His end credits are often run over film footage (i.e. home movies in 'Drugstore Cowboy', ice skating in 'To Die For', an incoming storm in 'Elephant') instead of the usual solid black. A notable exception is 'My Own Private Idaho'.
Director of Hanson's music video "Weird" and asked Hanson to produce a song for his next movie.
In 1992 received the American Civil Liberties Union(ACLU) of Oregon's Freedom of Expression Award, which recognizes courage or creative vision in upholding free expression, particularly in the arts, for his films that have, " let us see inside the lives of individuals we don't often get a glimpse at."
In addition to being a successful film director, Van Sant is also a published author (his first novel, "Pink", was published in 1997), a musician (two solo albums "Gus Van Sant" and "18 Songs About Golf" were released on the PopTones label in late 1997, plus his musical/spoken word collaboration with William S. Burroughs, "The Elvis Of Letters" was released in 1985 as the first album put out on the Tim Kerr record label), and a photographer (a large book of his photographs titled "108 Portraits" was published in 1992 and is now something of a collectors item.)
When asked "Why in the hell would you want to do a shot-by-shot remake of Psycho in color?" He serenely replied "So no one else would have to."
You can't copy a film.

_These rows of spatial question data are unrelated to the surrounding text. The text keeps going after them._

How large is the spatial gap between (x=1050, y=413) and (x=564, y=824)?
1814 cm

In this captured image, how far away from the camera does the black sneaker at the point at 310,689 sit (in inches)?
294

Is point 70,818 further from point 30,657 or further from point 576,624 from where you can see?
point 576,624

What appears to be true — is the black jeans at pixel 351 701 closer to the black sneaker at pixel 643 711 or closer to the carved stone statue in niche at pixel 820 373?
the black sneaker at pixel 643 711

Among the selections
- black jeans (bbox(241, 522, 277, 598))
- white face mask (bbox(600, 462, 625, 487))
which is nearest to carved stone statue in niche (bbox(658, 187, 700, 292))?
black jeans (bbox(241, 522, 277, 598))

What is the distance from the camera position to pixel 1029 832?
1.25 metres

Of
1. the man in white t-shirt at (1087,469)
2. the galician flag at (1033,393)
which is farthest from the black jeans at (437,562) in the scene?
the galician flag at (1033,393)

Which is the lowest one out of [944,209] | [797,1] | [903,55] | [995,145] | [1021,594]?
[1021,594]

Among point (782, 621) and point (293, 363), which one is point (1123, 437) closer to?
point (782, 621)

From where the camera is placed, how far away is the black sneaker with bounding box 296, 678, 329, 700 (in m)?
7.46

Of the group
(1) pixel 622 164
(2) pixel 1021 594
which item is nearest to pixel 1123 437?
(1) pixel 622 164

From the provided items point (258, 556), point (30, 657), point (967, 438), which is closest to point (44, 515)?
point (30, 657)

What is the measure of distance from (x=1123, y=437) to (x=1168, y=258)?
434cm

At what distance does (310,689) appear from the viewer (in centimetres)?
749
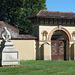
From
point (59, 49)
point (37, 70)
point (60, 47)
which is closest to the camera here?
point (37, 70)

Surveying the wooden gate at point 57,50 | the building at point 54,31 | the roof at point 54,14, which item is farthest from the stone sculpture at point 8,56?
the wooden gate at point 57,50

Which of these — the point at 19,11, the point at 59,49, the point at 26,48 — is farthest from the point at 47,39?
the point at 19,11

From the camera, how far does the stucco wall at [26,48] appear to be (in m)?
25.1

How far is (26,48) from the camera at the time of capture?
2534 centimetres

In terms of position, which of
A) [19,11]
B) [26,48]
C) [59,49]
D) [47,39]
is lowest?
[59,49]

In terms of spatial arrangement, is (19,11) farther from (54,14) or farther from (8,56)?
(8,56)

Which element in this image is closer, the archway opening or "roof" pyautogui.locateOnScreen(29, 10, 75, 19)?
"roof" pyautogui.locateOnScreen(29, 10, 75, 19)

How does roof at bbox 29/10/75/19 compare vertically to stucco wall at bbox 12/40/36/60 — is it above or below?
above

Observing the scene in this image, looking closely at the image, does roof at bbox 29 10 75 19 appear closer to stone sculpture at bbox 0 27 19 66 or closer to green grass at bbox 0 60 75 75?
stone sculpture at bbox 0 27 19 66

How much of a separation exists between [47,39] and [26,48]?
288 centimetres

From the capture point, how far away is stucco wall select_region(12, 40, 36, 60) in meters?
25.1

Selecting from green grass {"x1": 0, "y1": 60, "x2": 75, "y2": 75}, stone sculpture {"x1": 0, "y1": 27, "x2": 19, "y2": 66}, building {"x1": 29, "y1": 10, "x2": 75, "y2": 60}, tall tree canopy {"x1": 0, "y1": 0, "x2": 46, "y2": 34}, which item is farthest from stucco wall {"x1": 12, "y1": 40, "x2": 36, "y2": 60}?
tall tree canopy {"x1": 0, "y1": 0, "x2": 46, "y2": 34}

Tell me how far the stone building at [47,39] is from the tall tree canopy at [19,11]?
26.8ft

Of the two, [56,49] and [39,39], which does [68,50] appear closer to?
[56,49]
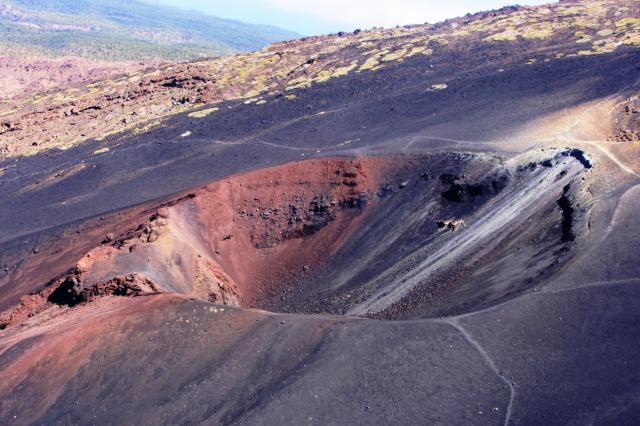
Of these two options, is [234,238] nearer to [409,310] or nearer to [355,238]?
[355,238]

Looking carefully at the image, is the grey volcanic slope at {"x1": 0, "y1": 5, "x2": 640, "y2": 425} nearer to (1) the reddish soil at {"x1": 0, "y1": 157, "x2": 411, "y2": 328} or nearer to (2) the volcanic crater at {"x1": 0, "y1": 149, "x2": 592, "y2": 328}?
(2) the volcanic crater at {"x1": 0, "y1": 149, "x2": 592, "y2": 328}

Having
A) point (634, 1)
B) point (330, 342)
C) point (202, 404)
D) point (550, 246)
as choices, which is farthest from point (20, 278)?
point (634, 1)

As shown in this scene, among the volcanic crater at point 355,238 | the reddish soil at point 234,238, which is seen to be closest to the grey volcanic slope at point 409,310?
the volcanic crater at point 355,238

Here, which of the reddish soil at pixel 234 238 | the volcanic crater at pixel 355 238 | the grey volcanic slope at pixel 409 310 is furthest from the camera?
the reddish soil at pixel 234 238

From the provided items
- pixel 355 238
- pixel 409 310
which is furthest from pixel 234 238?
pixel 409 310

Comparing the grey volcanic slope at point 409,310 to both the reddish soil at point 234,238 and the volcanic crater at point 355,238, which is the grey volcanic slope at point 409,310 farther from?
the reddish soil at point 234,238

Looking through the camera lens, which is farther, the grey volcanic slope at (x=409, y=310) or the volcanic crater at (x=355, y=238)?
the volcanic crater at (x=355, y=238)
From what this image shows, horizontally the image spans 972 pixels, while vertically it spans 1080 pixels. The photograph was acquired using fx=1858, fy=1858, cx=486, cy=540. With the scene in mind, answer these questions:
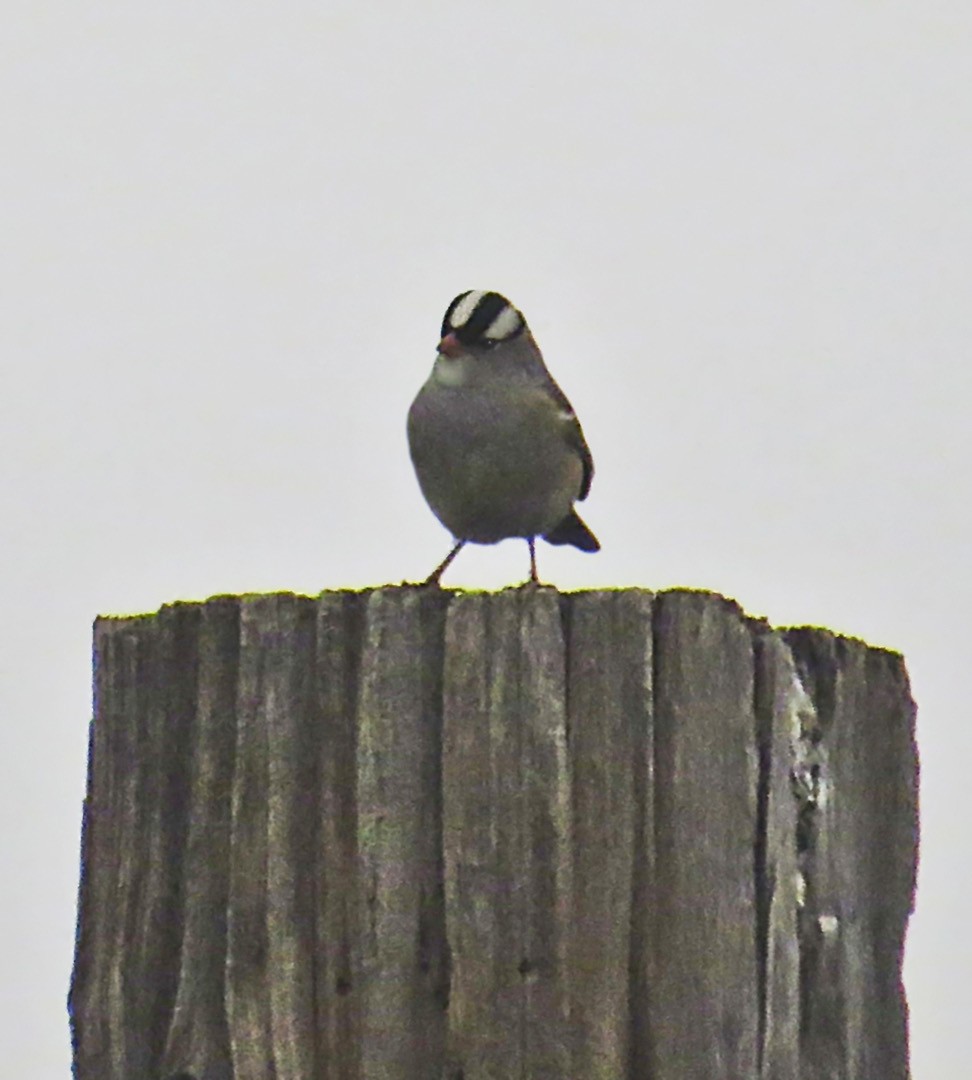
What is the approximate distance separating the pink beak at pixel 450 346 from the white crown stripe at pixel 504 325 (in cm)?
11

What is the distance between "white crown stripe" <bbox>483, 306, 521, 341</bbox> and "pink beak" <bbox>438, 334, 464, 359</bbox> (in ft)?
0.36

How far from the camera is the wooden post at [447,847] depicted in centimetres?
273

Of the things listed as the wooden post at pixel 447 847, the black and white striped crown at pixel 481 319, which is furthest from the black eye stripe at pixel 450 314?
the wooden post at pixel 447 847

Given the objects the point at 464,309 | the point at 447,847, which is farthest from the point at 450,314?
the point at 447,847

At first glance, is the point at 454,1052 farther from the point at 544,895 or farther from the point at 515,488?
the point at 515,488

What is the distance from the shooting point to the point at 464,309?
6.41 m

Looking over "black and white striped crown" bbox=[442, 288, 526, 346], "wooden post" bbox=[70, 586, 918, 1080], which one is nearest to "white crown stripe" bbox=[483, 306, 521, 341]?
"black and white striped crown" bbox=[442, 288, 526, 346]

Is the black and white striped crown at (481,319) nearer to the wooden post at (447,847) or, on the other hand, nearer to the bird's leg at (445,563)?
the bird's leg at (445,563)

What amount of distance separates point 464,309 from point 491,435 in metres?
0.59

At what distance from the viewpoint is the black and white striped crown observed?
20.7ft

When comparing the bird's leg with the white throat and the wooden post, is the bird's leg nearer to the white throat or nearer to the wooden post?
the white throat

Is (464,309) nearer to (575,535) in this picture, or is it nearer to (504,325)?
(504,325)

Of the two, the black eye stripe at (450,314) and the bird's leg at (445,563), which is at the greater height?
the black eye stripe at (450,314)

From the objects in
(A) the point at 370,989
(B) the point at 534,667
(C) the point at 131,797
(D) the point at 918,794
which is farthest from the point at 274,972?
(D) the point at 918,794
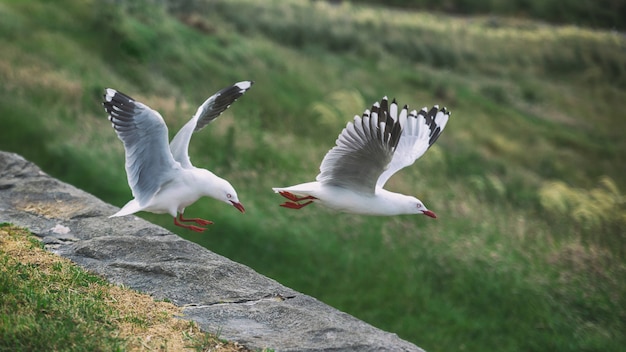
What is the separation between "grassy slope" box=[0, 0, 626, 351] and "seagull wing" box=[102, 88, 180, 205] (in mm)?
4465

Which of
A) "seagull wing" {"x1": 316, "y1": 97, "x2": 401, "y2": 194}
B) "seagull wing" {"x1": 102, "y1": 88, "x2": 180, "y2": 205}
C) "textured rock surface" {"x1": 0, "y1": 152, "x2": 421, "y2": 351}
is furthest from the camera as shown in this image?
"seagull wing" {"x1": 102, "y1": 88, "x2": 180, "y2": 205}

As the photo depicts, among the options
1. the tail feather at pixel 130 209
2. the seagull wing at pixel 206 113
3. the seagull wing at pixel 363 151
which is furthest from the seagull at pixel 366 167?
the tail feather at pixel 130 209

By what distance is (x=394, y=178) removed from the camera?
1372 centimetres

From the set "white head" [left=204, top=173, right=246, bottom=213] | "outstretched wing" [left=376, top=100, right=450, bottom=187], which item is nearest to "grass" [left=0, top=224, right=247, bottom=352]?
"white head" [left=204, top=173, right=246, bottom=213]

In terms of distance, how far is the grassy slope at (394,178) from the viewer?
1115 centimetres

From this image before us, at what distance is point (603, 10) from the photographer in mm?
26641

If I hold a camera, it's different than if Irving Penn holds it. Even if it's in the same place, it will magically take on his character. Which was part of the experiment. Our 'Psycho' showed that you can't really appropriate. Or you can appropriate, but it's not going to be the same thing.
I have this new theory about films. It's almost like astrology, where if we started on a Tuesday the film will be different than if we started on a Wednesday. Not because of the planets. It's that sometimes you start with the wrong balance and the whole thing gets messed up.
Part of me believes in anonymous art. I got that from a writer named Jamake Highwater, who wrote about painting before the Renaissance. The way people related to art in, say, ancient Greece. How it was about the community for the community and not the self-expression of the artist. I thought of 'Good Will Hunting' and 'Finding Forrester' as doing it for the people, and wanted to speak without the hindrance of my own style. I'm not sure if that's possible, but it was my rationale.
Because we're used to making films and observing films with a sort of shorthand. You see the car going down the road. O.K. Got it. Then it's the next shot. Usually what happens then is people start talking about something that will relate to the story instead of something random and more lifelike, like dental work. We learn in English class not to have it be about dental work. But maybe watching the car going down the road is important. To really watch it - as if you were in the car.
Kubrick was a good model. He had an autonomy I've never had but that one desire. He organized things a certain way. And he had a good relationship with Warner Brothers. He was their class act.
Different filmmakers do it different ways. My way was to make something for cheap. It's a good deal for people to give me $3 million for a movie. So they don't have a lot of requirements. If I was looking for $30 million, then they need more requirements. They need movie stars, and they need backup for their money. The drawback is, when they spend small amounts of money, the studios don't tend to release the movie very wide since they donât have that much at stake. Which is O.K. because the films can fend for themselves and be seen by word of mouth.
I'm really going in a weird I-don't-know-where direction. I prefer it to anything like what standardised filmmaking has become.
[on 'Restless'] Younger cancer patients form these relationships with complete strangers because the depth of the tragedy is so great it wipes out the standard support systems of friends and families. Parents can't cope, so they make new friends - and they can be staff at the hospital, or someone they just picked out.
[on going digital to produce no-budget movies outside of Hollywood] There was an expected style in making a movie, like a template, and to deviate from it was highly suspect. You always made these a-little-more-safe decisions because money was riding on it. I got tired of it.
With Psycho (1960), I was sort of angry at Hollywood trying to remake movies, because it seemed like they would rob the screenplay and forget all the other inputs, whatever else existed. For instance, in a movie like Casablanca (1942), they would take the script and they would actually change the script. So I said, "Why don't you just shoot it exactly the way it is, because it's a great movie?" This was my sort of anti-remake statement. And it wasn't until after Good Will Hunting (1997) that they were willing to let me do that. Universal was the company that I would go to for meetings, and every time they'd ask me what I wanted to do. The first time I said something like, "Why don't you remake something like Psycho without changing it?" And subsequently, after they laughed at me that time, I'd bring it up again the next year, and the next year, until finally, when Good Will Hunting was up for awards, they wanted me to do something at Universal. And I said the Psycho-don't-change-anything shoot, and their response was, "We think that's a really brilliant idea." [audience laughs] So then they were willing to do it and the ball was in my court, to decide whether I wanted to do it. Danny Elfman said the critics would kill me, which they did. But I still thought that it was worthy of experimentation, even though I was at a weird point, with the nominations and everything.(...)I expected it to be a huge blockbuster.